Los Rolling Stones cantaban: «No puedo obtener ninguna satisfacción». La satisfacción absoluta es simplemente imposible, lo cual es bueno también, ya que podríamos terminar comprando las mentiras de los medios, que prometen arreglar nuestra vida en tres sencillos pasos.
En Rumores de otro mundo, Philip Yancey comenta que cuando una sociedad pierde la fe en sus dioses, o en Dios, surgen poderes menores que ocupan su lugar. Los anhelos bloqueados buscan nuevos caminos. «Todo hombre que toca la puerta de un burdel está buscando a Dios», dijo Chesterton. En Occidente, el sexo tiene una cualidad casi «mítica». Seleccionamos a los individuos más sexis y les otorgamos el nivel de dioses y diosas. Adulamos los detalles de sus vidas, transmitimos sus estadísticas corporales, los rodeamos de paparazis, y los recompensamos con fama y dinero. El sexo ya no apunta a algo más, sino que se convierte en la cosa misma, en el sustituto sagrado.
La gente se pregunta cómo debe abordar el sexo y termina sintiéndose atada. Los conservadores que predican sobre la responsabilidad personal pueden, sin embargo, culpar a una mujer maltratada por, en su opinión, coquetear demasiado o mostrar demasiada piel. Ella se lo buscó. Y en cuanto al salvavidas del «sexo seguro», trivializamos nuestra condición humana al ignorar que una persona íntegra es más que sus órganos sexuales.
Dios creó el sexo y la sexualidad para mejorarnos e inspirarnos, pero se desmorona cuando se mezcla con el más antiguo de los pecados: el amor a uno mismo.

▶ [MATERIAL LISTADO]

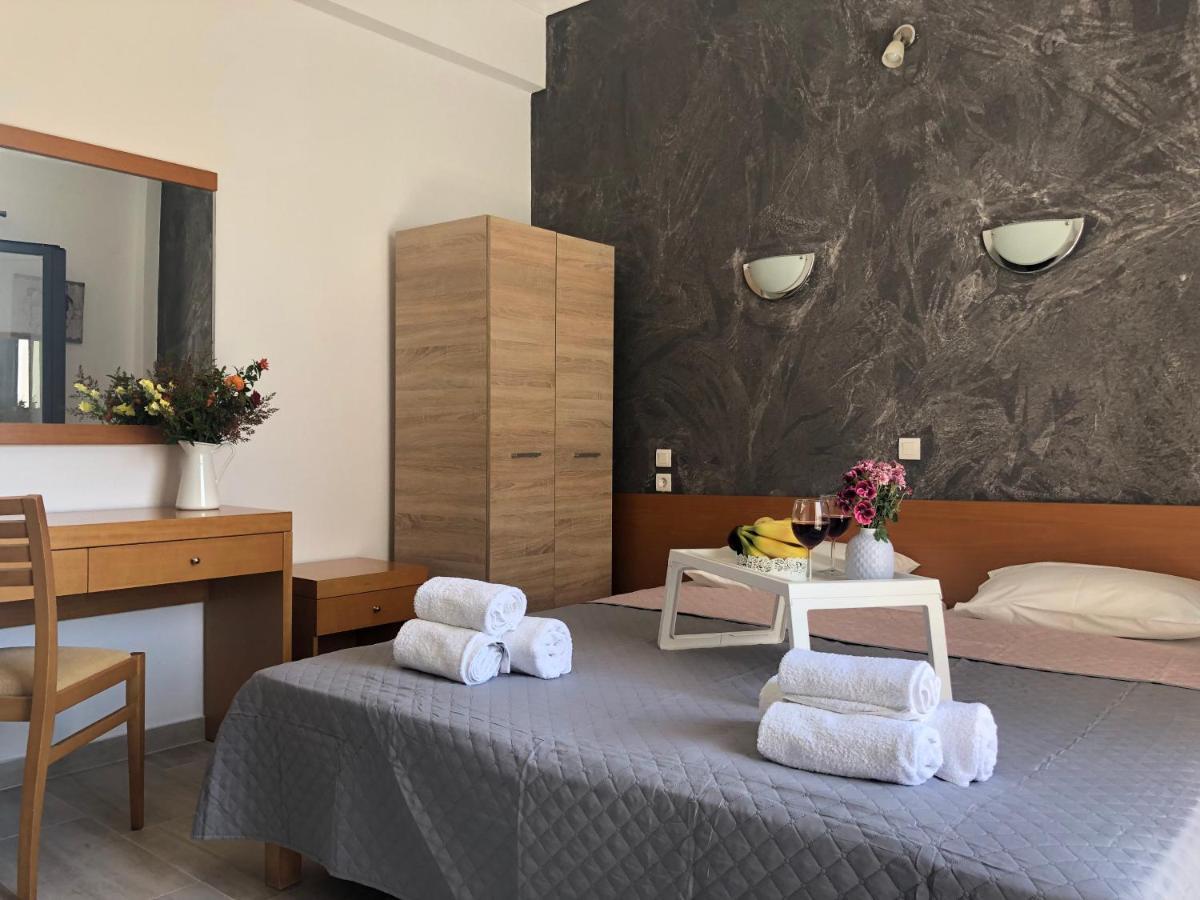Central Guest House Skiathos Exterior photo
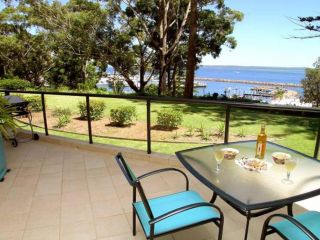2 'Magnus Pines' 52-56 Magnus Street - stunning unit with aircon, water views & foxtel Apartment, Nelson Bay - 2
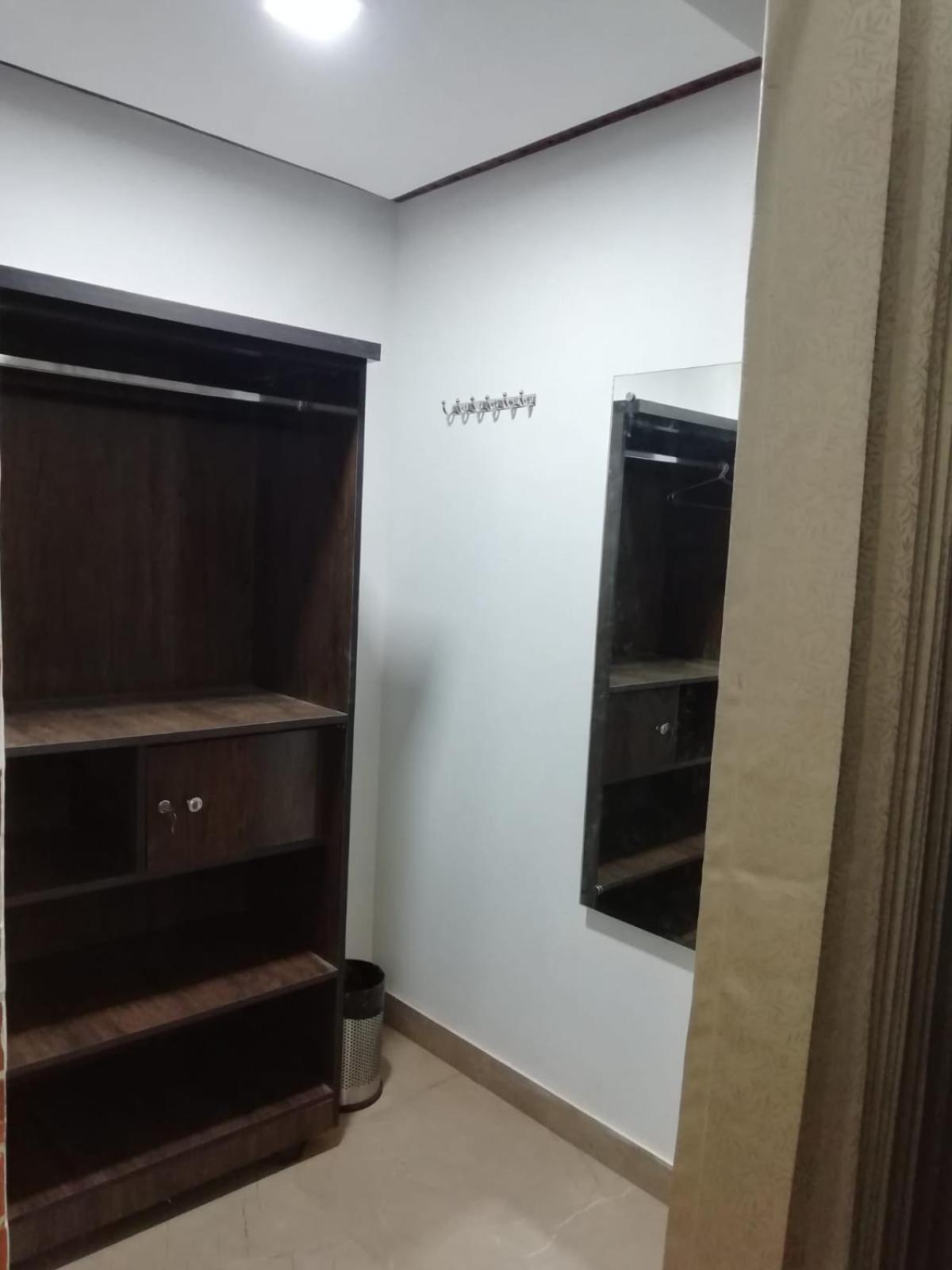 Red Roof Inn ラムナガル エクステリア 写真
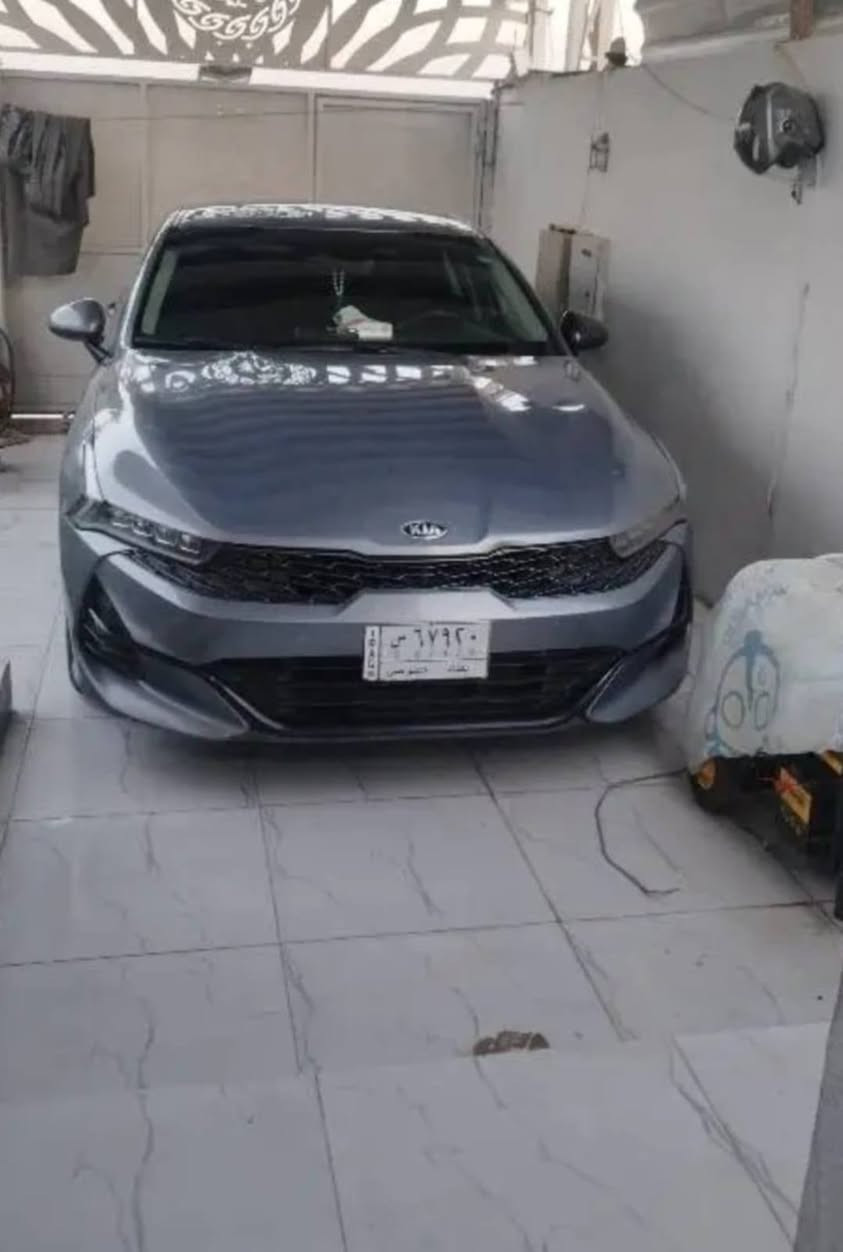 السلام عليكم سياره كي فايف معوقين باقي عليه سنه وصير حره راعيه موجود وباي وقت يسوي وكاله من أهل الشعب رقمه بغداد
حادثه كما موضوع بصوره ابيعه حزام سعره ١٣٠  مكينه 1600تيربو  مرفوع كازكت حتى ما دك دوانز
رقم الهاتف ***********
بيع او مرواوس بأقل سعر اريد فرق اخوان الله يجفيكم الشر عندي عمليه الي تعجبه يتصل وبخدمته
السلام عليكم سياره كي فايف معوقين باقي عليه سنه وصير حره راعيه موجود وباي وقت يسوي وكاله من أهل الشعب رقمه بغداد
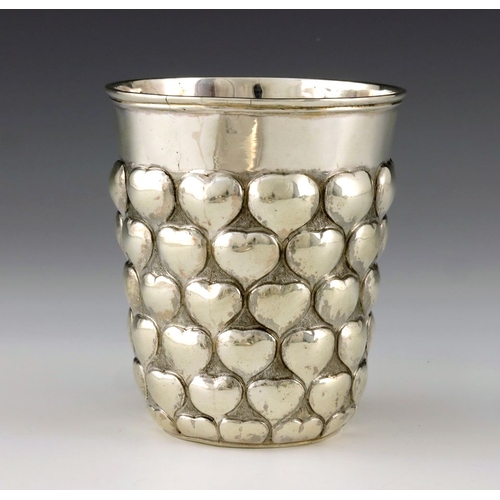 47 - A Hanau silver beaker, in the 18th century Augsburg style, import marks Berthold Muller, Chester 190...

▶ [EJERCICIO]
Resume el texto fuente en dos oraciones.

▶ [TU RESPUESTA]
La satisfacción absoluta es imposible, y, como comenta Philip Yancey, cuando una sociedad pierde la fe en Dios surgen poderes menores que ocupan su lugar, como el sexo, que en Occidente se convierte en el sustituto sagrado. Dios creó el sexo y la sexualidad para mejorarnos e inspirarnos, pero se desmorona cuando se mezcla con el amor a uno mismo.